*** DATA TO USE

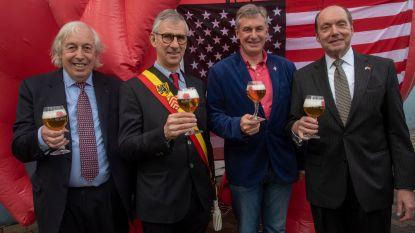 Amerikaanse ambassadeur bezoekt op eigen vraag Huyghe, de brouwer van zijn favoriete bier Delirium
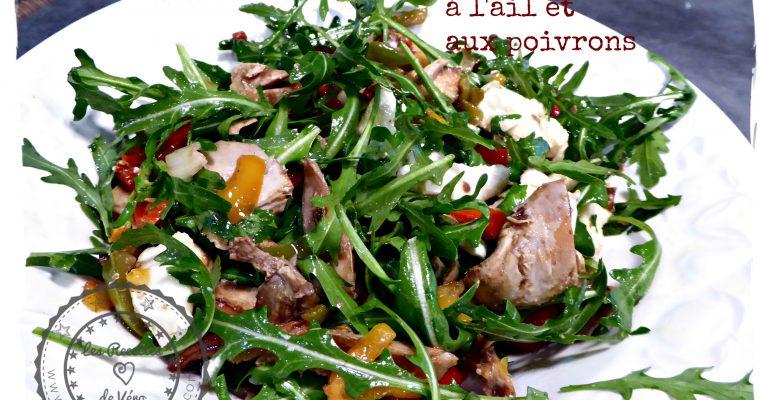 Salade de poulet à l'ail et aux poivrons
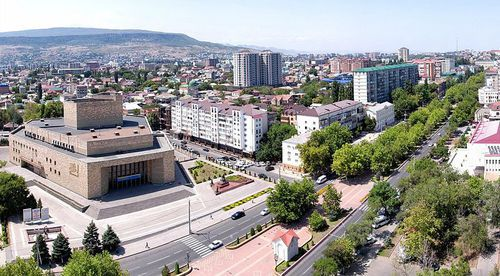 Makhachkala. Photo: Shamil Magomedov / Creative Commons Attribution-Share Alike 2.0 Generic https://commons.wikimedia.org/wiki/File:Capital_of_Dagestan.jpg?uselang=ru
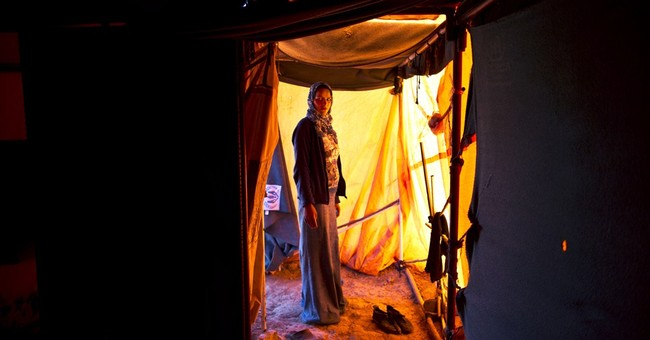 AP PHOTOS: Pregnant Syrian refugees fearful of future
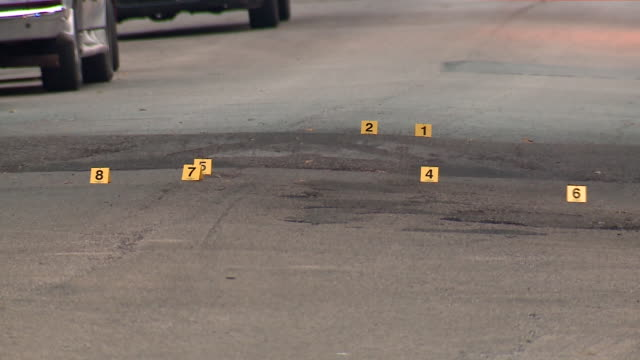 chicago, il, u.s. - crime scene after 5 shot, 2 killed in west englewood, as a part of violent labor day weekend in which chicago police confirmed... - 犯行現場点の映像素材/bロール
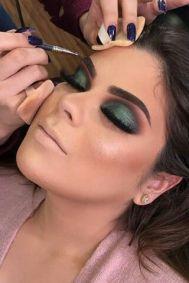 40 Green Eyeshadow Looks Ideas 19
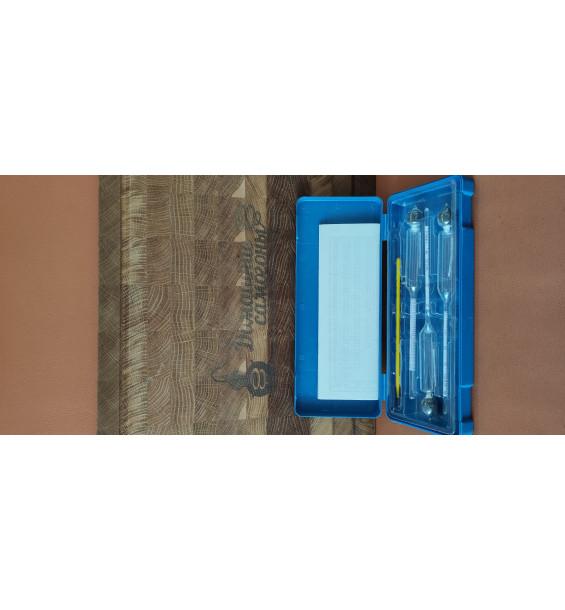 Набор профессиональных ареометров и термометра спиртового. В пластиковом контейнере.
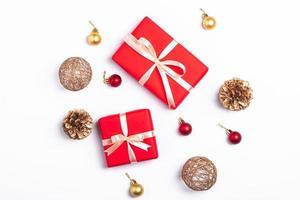 flache Lage von Weihnachtsgeschenken und Dekorationen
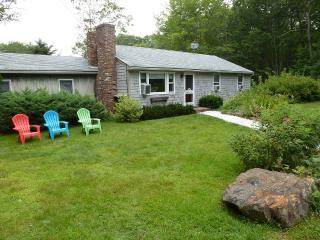 Fab & Sunny Kennebunkport,Mins. beach,allows dogs - Kennebunkport vacation rentals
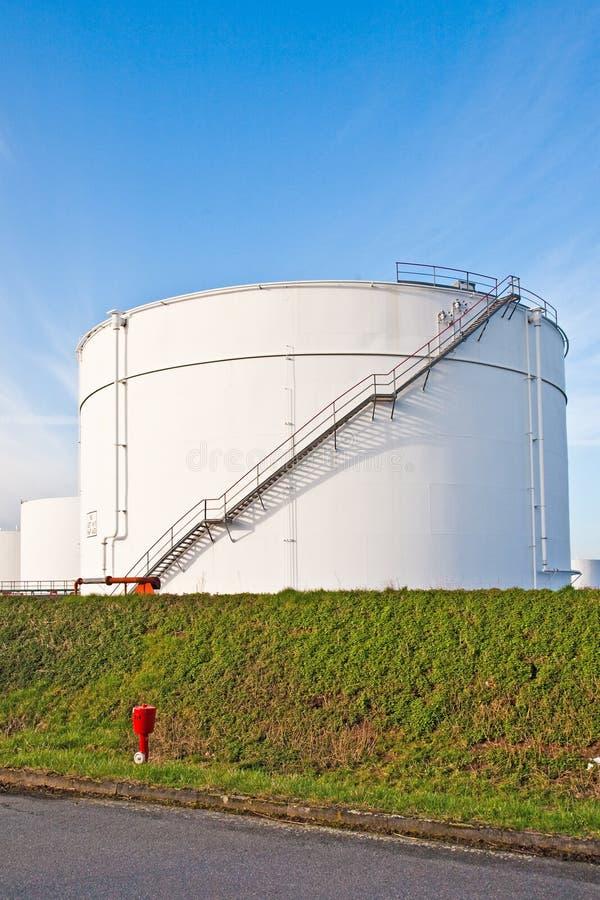 Los tanques blancos para la gasolina y el petróleo en granja del tanque foto de archivo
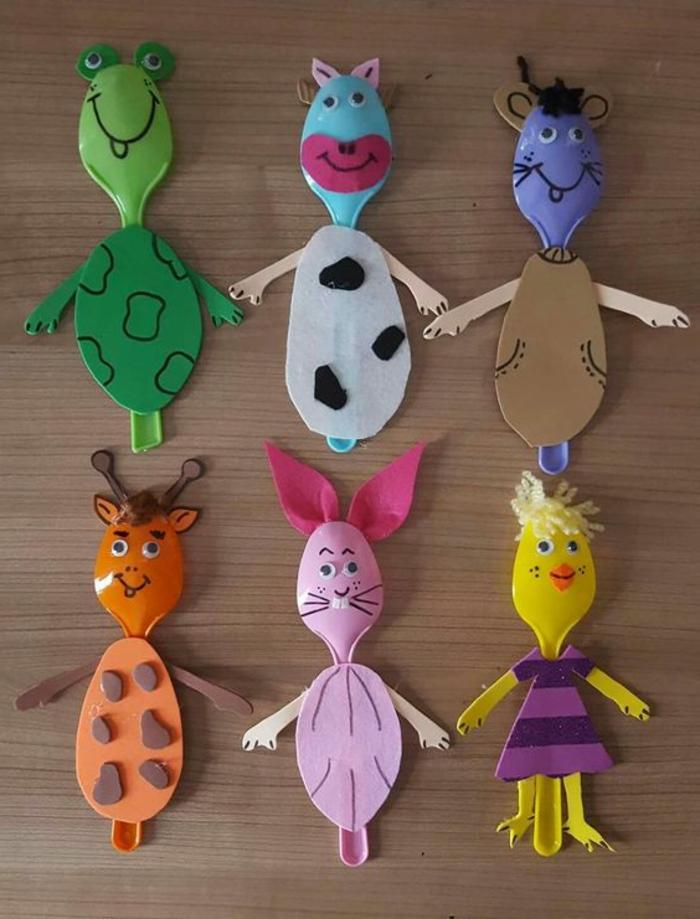 Basteln für Kinder, kleine Figuren aus Stoff selber nähen und gestalten, Schildkröte, Kuh, Maus, Giraffe, Schweinchen, Huhn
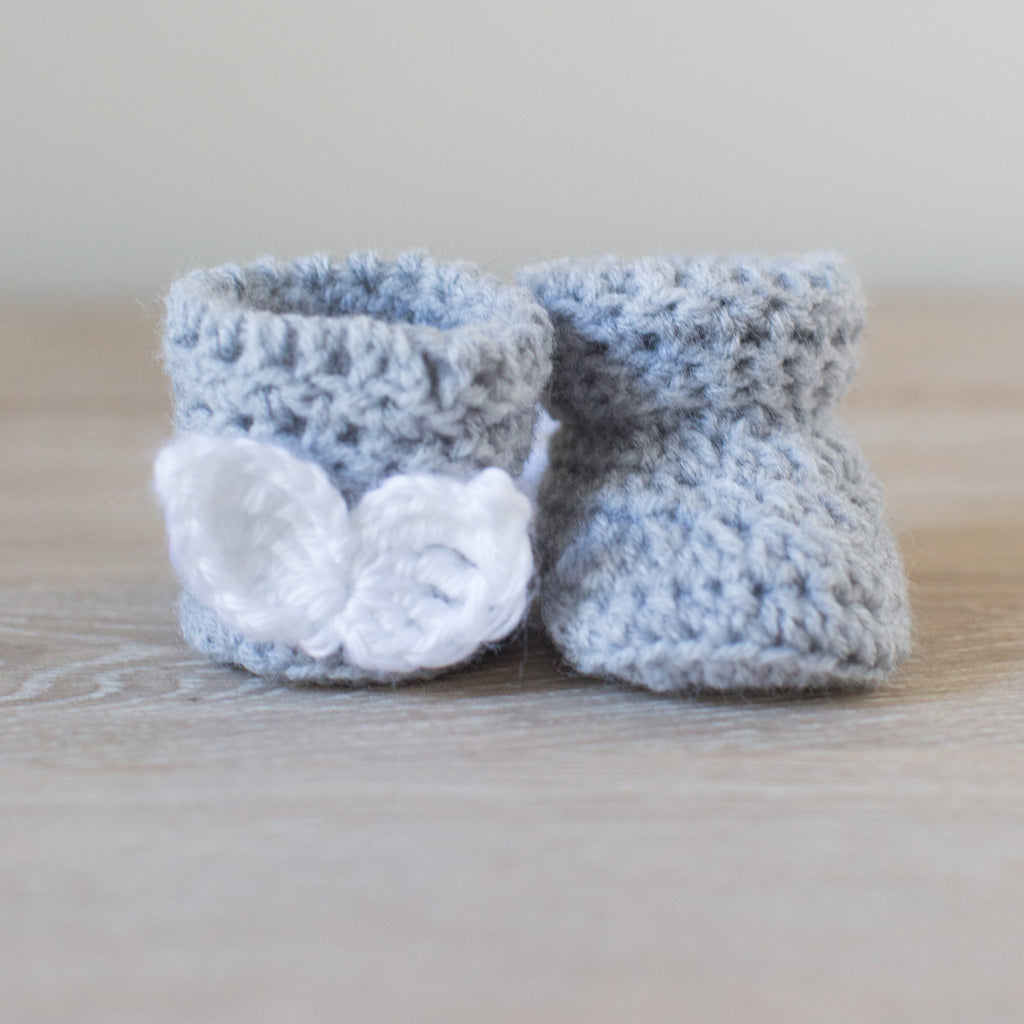 'Angel Cake' Mini Macaron Newborn Booties, Baby Booties, Newborn Photo Props, Pregnancy Reveal Booties - Artizenbox  - 1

******

* **ACTIVITY**: An exact copy of the records above is needed, free of pictures.

* **TASK OUTPUT**:
 Amerikaanse ambassadeur bezoekt op eigen vraag Huyghe, de brouwer van zijn favoriete bier Delirium
 Salade de poulet à l'ail et aux poivrons
 Makhachkala. Photo: Shamil Magomedov / Creative Commons Attribution-Share Alike 2.0 Generic https://commons.wikimedia.org/wiki/File:Capital_of_Dagestan.jpg?uselang=ru
 AP PHOTOS: Pregnant Syrian refugees fearful of future
 chicago, il, u.s. - crime scene after 5 shot, 2 killed in west englewood, as a part of violent labor day weekend in which chicago police confirmed... - 犯行現場点の映像素材/bロール
 40 Green Eyeshadow Looks Ideas 19
 Набор профессиональных ареометров и термометра спиртового. В пластиковом контейнере.
 flache Lage von Weihnachtsgeschenken und Dekorationen
 Fab & Sunny Kennebunkport,Mins. beach,allows dogs - Kennebunkport vacation rentals
 Los tanques blancos para la gasolina y el petróleo en granja del tanque foto de archivo
 Basteln für Kinder, kleine Figuren aus Stoff selber nähen und gestalten, Schildkröte, Kuh, Maus, Giraffe, Schweinchen, Huhn
 'Angel Cake' Mini Macaron Newborn Booties, Baby Booties, Newborn Photo Props, Pregnancy Reveal Booties - Artizenbox  - 1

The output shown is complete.